TEXT SEGMENT:
--------------------------------------------------

- Film poster
- Directed by: Ty Roberts
- Written by: Lane Garrison; Ty Roberts;
- Produced by: Byron Campbell; Matt Harvey; Houston Hill; Pasha Patriki;
- Starring: Luke Wilson; Greg Kinnear; Sarah Gadon; Michael Cash; Etienne Kellici; Molly Parker;
- Cinematography: Stuart James Cameron
- Edited by: James K. Crouch
- Production companies: Media Finance Capital; Santa Rita Film Co.;
- Distributed by: Well Go USA Entertainment
- Release date: August 30, 2024;
- Running time: 100 minutes
- Country: United States
- Language: English
- Box office: $1.4 million

= You Gotta Believe (film) =

You Gotta Believe is a 2024 American family sports film directed by Ty Roberts and starring Luke Wilson and Greg Kinnear about the Fort Worth, Texas team that played in the 2002 Little League World Series.

==Plot==
Bobby Ratliff and his best friend, lawyer Jon Kelly, co-coach a Little League Baseball team in Fort Worth, Texas, which their sons play on. The team is struggling and most of the players have little interest in the sport, wanting to get the season over with.

--------------------------------------------------

WORK INSTRUCTION: List every performer named in the "Starring" line of the film article.

Source data:

--------------------------------------------------

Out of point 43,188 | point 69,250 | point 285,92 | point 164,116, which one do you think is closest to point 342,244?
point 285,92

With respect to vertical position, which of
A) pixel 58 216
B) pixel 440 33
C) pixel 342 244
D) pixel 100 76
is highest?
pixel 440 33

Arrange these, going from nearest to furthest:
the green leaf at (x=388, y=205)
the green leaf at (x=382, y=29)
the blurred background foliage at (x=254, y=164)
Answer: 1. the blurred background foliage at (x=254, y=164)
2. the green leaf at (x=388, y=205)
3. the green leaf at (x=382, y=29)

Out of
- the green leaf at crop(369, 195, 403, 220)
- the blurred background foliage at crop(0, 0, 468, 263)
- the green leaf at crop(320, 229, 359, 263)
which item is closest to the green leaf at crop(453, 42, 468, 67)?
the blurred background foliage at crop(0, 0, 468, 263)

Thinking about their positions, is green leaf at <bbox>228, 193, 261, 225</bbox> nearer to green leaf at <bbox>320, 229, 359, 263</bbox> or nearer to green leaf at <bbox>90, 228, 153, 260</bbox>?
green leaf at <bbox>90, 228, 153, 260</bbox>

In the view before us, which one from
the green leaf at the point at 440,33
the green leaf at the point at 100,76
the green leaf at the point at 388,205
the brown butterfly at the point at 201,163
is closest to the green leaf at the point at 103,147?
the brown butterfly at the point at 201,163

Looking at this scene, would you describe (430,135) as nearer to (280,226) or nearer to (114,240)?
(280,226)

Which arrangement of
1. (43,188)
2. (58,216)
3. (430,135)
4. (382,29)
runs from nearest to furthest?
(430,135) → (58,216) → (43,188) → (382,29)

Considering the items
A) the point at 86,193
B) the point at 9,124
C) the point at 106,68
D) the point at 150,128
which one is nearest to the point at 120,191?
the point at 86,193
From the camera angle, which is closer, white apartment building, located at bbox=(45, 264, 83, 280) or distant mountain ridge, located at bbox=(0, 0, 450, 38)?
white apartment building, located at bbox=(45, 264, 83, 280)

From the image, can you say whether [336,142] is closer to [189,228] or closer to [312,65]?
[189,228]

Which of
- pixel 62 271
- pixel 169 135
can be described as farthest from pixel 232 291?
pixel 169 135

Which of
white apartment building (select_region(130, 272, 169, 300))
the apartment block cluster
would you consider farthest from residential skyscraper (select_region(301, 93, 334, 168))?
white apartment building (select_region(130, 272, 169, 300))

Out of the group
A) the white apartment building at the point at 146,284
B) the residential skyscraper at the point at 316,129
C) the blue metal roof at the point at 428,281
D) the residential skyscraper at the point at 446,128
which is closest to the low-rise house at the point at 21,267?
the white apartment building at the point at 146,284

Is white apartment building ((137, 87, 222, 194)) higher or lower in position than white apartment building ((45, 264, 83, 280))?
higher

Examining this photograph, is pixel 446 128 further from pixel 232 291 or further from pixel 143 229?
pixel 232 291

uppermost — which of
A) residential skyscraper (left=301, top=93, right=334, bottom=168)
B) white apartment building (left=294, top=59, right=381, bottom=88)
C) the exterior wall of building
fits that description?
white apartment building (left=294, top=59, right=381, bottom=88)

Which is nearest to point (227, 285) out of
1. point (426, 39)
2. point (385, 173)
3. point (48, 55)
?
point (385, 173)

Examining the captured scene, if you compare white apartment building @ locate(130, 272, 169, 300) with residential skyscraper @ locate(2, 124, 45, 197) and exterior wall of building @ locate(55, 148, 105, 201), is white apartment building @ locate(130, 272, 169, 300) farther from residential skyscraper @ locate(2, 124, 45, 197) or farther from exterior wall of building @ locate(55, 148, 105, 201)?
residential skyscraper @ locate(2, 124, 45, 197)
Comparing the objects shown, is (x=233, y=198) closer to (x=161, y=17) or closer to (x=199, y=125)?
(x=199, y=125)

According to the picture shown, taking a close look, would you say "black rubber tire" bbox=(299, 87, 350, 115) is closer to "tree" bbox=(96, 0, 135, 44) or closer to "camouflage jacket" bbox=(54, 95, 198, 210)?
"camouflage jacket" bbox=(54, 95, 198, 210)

--------------------------------------------------

ANSWER SPACE: Luke Wilson, Greg Kinnear, Sarah Gadon, Michael Cash, Etienne Kellici, Molly Parker